ハリーの魔力の香りがする方へ森の中を駆け抜けて行く。
何かの雄叫びが聞こえる…この声はグロウブだ。
どうか無事でいて…!
そう急いで駆け抜けて行けばハリーとハーマイオニーの間に犬が1匹飛び出してきて2人は飛び上がっていた。
キョロキョロと辺りを警戒するもアンブリッジの気配はない。
「レン?」
ハリーのその言葉にレンは変身を解き、持ってきたハリーの杖をハリーに渡すと、ハリーは強くレンを抱きしめた。
「良かった、無事で。」
「それはこっちの台詞だよ。どうやって此処に?」
「ドラコに頼んでスネイプを追わせてもらったの。そして騎士団に連絡をしてもらった。時期に事情を知った団員が動くだろうって。ロン達もハーマイオニーの杖を持って…あー…人の感覚でいたから忘れてた…」
てっきりついて来てるものだと…と後ろを振り返り言うレンに緊張の糸が解けたのかハリーとハーマイオニーは笑う。
「貴女、怪我は?」
「スネイプが手当てをしてくれたわ。

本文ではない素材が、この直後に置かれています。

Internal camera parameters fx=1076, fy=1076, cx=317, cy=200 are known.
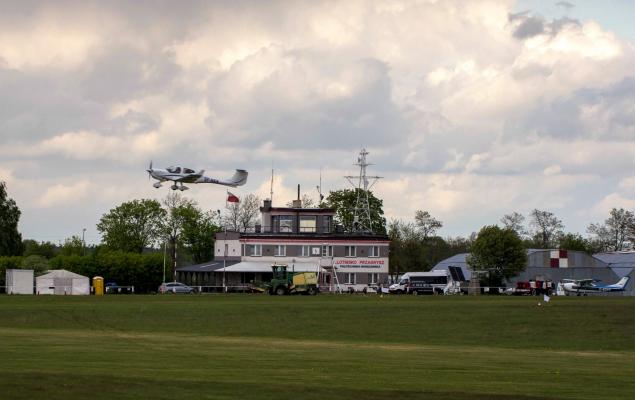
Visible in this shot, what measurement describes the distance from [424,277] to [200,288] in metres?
26.7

まだ少し痛みはあるけれど、問題ない。」
「レン、シリウスの魔力は?」
「騎士団にある魔力も魔法省の辺りにある魔力にも全然揺らぎがない。懐中時計は?」
「反応がないわ。」
「レン、急いでホグズミードの方に行こう。」
「シリウスは本部に居なかったのね?」
「うん。クリーチャーが居て、何処に出かけたか言ってくれないみたいに言ってた。」
というハリーの言葉に、これは魔法省にいくしかないとレンは思えば「急いだ方がよさそうね。」と一言。
ハリーはそれに頷くと「ロン達を頼んだ。」とハーマイオニーに言い残しレンを引っ張り行こうとする。
「待って!私も行くって言ったでしょう?」
「アンブリッジの部屋に行く事を言っていたんじゃないの?」
「それも含めて、よ!」
ハリーは驚いた様に見つめた後、レンを見遣る。